Era um Sebo. Passaram quase uma hora escolhendo livros. Depois voltaram
exaustos para a gruta nos subúrbios da cidade. O velho ia preparar o pequeno
grilo para o segundo grau até os dez ou doze anos de idade. As aulas
recomeçaram no dia seguinte. O pequeno Grilo seguiria as ciências exatas e
saberia ler, falar e escrever muito bem o português. Brincava nas horas vagas,
muito poucas por sinal, com outros meninos de uma favela próxima. O pequeno Grilo já sabia que seu futuro seria muito diferente e junto com o velho lutavam
por ele. Era uma fixação. Uma meta a atingir e nada mais serviria.
O pequeno Grilo passou em
todos os exames e fez vestibular para uma universidade de Física. Passou e
ganhou uma bolsa de estudos. Um dia ao voltar para a gruta não encontrou o
velho a quem chamava pai. Procurou-o por todas as instituições. Já estava formado
quando veio a saber que ele jazia numa vala comum, enterrado como indigente. Nesse
dia seu coração ficou apertado como nunca. Seu pai, assim lhe chamava, partira
sem dizer adeus. Por momentos, em que as lágrimas lhe rolaram pelas faces,
chegou a pensar que era uma história muito triste, mas logo seu coração se
inflou cheio de orgulho. Afinal sua história e do velho, eram uma linda
história da qual nada tinha que se envergonhar.
Grilo hoje é casado, tem
dois filhos e vive numa pequena cidade alemã onde desenvolve os seus estudos
num centro de pesquisa. Ajuda a manter um centro de ajuda a desamparados na
cidade de S. Paulo
Rui Rodrigues.
Que história linda, que retrata o amor verdadeiro e incondicional. O pobre velho criou o menino e o ensinou a ser um homem de bem, com amor no coração para dividir com o semelhante. Tantos têm tudo na vida, nascem em berço de ouro, entretanto são incapazes de um gesto de soliidariedade e/ou generosidade. Parabéns por esse texto Rui Rodrigues e obrigada por tantas outras histórias lindas que você nos conta e nos remete a uma refelxão profunda. Boa noite amigo!!

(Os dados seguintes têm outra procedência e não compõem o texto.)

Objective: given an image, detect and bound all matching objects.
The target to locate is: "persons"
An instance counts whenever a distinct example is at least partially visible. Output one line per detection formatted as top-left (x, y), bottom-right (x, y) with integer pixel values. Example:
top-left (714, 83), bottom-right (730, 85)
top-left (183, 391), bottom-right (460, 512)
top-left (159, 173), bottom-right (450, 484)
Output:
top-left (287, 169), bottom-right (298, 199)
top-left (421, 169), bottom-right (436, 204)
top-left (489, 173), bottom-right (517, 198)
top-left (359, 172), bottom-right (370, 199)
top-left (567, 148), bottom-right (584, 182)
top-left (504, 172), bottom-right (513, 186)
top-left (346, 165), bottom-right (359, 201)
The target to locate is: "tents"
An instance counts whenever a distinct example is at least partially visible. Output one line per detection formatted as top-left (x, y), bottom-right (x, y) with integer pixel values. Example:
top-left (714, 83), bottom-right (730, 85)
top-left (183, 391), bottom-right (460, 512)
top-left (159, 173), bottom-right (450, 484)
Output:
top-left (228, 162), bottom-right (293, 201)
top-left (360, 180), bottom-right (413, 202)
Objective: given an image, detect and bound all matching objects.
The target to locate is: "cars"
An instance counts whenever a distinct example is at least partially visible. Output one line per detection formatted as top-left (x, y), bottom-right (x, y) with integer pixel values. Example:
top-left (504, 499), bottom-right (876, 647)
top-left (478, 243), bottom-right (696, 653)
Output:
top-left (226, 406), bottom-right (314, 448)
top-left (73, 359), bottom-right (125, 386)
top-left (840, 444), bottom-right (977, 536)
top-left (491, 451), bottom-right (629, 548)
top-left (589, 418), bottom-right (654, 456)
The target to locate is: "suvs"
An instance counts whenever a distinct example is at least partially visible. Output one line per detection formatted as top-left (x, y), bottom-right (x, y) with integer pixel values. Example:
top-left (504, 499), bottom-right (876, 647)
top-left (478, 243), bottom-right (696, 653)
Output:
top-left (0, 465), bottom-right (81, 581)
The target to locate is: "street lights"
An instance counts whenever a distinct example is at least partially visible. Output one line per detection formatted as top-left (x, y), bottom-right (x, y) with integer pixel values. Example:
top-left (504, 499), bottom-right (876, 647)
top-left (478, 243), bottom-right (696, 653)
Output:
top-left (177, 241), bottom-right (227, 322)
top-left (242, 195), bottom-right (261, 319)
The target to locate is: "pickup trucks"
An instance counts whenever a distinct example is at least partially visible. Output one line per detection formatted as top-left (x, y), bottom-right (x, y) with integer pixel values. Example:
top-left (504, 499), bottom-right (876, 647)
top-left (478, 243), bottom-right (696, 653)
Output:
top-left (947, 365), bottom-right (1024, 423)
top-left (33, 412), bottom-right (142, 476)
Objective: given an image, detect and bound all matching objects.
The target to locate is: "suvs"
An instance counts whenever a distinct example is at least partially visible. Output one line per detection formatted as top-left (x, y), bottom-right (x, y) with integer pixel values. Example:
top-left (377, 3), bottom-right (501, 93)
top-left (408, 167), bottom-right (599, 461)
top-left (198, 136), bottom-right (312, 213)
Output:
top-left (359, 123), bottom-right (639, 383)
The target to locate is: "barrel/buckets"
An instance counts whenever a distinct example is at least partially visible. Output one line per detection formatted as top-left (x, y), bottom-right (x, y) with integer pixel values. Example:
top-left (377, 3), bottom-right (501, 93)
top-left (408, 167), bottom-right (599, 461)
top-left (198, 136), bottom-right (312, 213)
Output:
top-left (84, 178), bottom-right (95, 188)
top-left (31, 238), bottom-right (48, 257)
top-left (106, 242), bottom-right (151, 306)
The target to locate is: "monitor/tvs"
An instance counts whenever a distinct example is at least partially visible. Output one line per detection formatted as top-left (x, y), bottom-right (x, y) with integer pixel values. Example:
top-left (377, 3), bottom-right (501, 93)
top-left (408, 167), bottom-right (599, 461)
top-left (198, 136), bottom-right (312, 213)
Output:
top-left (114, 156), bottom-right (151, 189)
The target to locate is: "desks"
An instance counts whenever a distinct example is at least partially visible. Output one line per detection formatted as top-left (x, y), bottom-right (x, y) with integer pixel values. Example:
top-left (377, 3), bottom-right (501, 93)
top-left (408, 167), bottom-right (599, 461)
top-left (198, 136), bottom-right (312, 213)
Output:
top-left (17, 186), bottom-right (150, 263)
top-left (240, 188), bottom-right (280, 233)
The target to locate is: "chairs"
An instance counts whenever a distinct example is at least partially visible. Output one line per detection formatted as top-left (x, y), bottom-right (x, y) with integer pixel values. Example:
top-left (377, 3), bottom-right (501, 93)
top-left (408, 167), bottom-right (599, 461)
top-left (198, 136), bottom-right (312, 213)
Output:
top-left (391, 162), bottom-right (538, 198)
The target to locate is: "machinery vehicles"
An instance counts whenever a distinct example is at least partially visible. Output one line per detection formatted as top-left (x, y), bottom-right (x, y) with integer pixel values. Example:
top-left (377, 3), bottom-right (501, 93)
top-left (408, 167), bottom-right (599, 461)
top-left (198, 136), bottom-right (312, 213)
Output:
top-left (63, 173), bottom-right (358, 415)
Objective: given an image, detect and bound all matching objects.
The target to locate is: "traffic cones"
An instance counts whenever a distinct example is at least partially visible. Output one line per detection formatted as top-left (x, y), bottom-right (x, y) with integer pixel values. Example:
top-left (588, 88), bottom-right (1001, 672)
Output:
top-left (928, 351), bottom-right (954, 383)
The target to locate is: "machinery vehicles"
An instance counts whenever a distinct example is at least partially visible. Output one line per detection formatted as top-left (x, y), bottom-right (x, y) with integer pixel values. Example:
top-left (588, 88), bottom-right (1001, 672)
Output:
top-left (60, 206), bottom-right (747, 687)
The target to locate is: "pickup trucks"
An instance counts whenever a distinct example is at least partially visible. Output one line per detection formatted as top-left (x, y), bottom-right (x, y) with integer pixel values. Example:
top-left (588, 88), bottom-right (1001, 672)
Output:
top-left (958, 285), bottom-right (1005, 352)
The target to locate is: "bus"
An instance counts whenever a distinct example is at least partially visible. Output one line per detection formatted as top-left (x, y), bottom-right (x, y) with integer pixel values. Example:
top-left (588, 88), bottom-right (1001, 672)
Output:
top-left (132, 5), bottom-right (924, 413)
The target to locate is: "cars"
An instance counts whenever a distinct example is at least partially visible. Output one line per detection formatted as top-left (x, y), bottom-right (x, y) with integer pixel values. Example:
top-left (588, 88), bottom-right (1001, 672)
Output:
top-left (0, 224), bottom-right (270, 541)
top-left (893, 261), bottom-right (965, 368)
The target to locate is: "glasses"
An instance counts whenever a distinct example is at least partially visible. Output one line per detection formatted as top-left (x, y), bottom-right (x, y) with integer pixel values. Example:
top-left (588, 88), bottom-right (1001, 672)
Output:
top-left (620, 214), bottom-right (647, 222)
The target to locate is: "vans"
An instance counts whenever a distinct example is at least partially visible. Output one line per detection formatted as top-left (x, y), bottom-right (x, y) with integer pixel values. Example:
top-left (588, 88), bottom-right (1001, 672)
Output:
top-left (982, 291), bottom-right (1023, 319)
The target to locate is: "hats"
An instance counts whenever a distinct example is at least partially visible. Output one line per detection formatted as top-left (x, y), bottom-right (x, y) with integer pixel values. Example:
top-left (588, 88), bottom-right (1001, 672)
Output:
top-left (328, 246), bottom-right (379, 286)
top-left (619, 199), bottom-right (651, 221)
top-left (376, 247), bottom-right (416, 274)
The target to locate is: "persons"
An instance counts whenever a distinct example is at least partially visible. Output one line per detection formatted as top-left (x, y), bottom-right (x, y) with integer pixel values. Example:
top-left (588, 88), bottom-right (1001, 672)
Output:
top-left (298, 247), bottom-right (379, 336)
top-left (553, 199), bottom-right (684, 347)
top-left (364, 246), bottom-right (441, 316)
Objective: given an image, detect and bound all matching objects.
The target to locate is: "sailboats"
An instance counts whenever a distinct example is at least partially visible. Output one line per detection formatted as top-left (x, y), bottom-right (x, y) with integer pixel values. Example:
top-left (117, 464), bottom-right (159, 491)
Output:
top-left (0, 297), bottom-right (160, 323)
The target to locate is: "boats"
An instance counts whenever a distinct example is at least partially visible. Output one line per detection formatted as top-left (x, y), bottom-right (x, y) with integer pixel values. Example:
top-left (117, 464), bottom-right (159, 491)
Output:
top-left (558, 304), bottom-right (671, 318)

ResponderExcluirAlô meu caríssimo amigo Rui. Belo texto! É estranho como a gente vê uma história dessas e nunca sabe realmente se ela é um caso verdadeiro romanceado ou se é um romance estruturado para parecer real. O amigo, com seus textos, é muito bom em colocar perguntas na cabeça de seus leitores. Isso torna-os muito interessantes.